## REQUISITOS DO EXERCÍCIO
a: Edite a passagem do texto sobre a Dignitatis Humanae que se inicia nas palavras "Dr. Healy: A declaração" e termina após "liberdade e verdade.", reproduzindo-a com "padres conciliares" substituído por "membros do Concílio".
b: Dê prosseguimento ao texto sobre a Dignitatis Humanae a partir do ponto em que ele termina.

## ARTIGO
◇ ◇ ◇ ◇ ◇ ◇ ◇
Dr. Healy: A declaração sobre a liberdade religiosa, "Dignitatis Humanae", foi o documento mais controverso do CVII. Uma considerável minoria dos padres conciliares manifestou reservas, alegando que a Declaração parecia se afastar da doutrina católica estabelecida acerca da liberdade de religião. Entre a maioria que apoiou uma afirmação da liberdade religiosa, houve profundas discordâncias sobre a natureza e o fundamento do direito à liberdade de religião e a relação entre liberdade e verdade.



Embora aprovada por uma expressiva maioria dos padres conciliares e celebrada pelo Papa Paulo VI como "um dos grandes documentos" do CVII, a "Dignitatis Humanae" permaneceu como uma fonte de controvérsia e debates. Por trás do ato cismático do Arcebispo Marcel Lefebvre de consagrar bispos sem o mandato papal havia uma convicção de que a Declaração representou um afastamento da doutrina católica e uma capitulação à heresia modernista. Entre os defensores da liberdade religiosa, a discordância que acompanhou a elaboração da Declaração tem servido como uma fronteira para diferentes tipos de natureza e fundamento da liberdade religiosa, e o significado deste ensinamento para a relação entre a Igreja e a modernidade.
◇ ◇ ◇ ◇ ◇ ◇ ◇
## TRECHO DOS DADOS
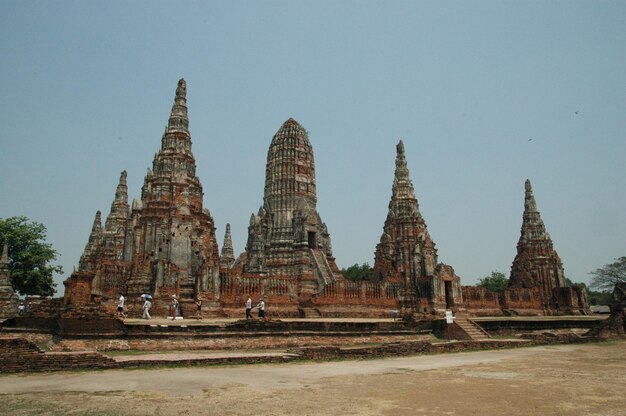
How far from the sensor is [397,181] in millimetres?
40594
◇ ◇ ◇ ◇ ◇ ◇ ◇
## RESPOSTAS EM ORDEM
a:
Dr. Healy: A declaração sobre a liberdade religiosa, "Dignitatis Humanae", foi o documento mais controverso do CVII. Uma considerável minoria dos membros do Concílio manifestou reservas, alegando que a Declaração parecia se afastar da doutrina católica estabelecida acerca da liberdade de religião. Entre a maioria que apoiou uma afirmação da liberdade religiosa, houve profundas discordâncias sobre a natureza e o fundamento do direito à liberdade de religião e a relação entre liberdade e verdade.

b:
Uma razão pela qual a Declaração continua a gerar interesse e discussão é a importância central do tema da liberdade para o confronto da Igreja com a cultura contemporânea. "A era que chamamos de tempos modernos", observou Joseph Ratzinger, "tem determinado desde o início o tema da liberdade; o esforço por novas formas de liberdade". Ambos "Gaudium et Spes" e "Dignitatis Humanae" reconhecem a legitimidade desta aspiração por liberdade. Ao mesmo tempo, os padres conciliares reconheceram a necessidade de um discernimento crítico da idéia moderna de liberdade à luz da verdade da natureza humana e do mistério cristão da redenção.

Liberdade não é meramente a capacidade para escolher entre ambas alternativas; é um sinal da dignidade ontológica da pessoa humana que é criada no amor e chamada a viver em comunhão com a verdade. Uma das grandes conquistas da Declaração é desenvolver uma compreensão da dignidade humana e da liberdade humana que é fundada na relação constitutiva da pessoa humana com Deus. Nas palavras de S. João Paulo II, "a liberdade do indivíduo encontra seu fundamento na dignidade transcendente do homem: uma dignidade dada a ele por Deus, o Criador e Pai, que o criou à sua imagem e semelhança". Não há liberdade sem verdade e não há verdade sem liberdade.

Frente a novos desafios e novas ameaças à liberdade de religião, é importante redescobrir o ensinamento autêntico do CVII sobre o direito à liberdade religiosa como fundado no dever de buscar a verdade sobre Deus. Como ensina a "Gaudium et Spes", uma vez que Deus é esquecido, a criatura perde de vista o bem. Principalmente no nosso tempo, é necessário apoiar a dignidade transcendente e relacional da pessoa humana, que é criada por Deus e destinada a participar da "gloriosa liberdade dos filhos de Deus" (Rom 8,21)


CWR: Quais são os subsídios que seu livro fornece para ajudar os leitores a entender e interpretar a "Dignitatis Humanae"?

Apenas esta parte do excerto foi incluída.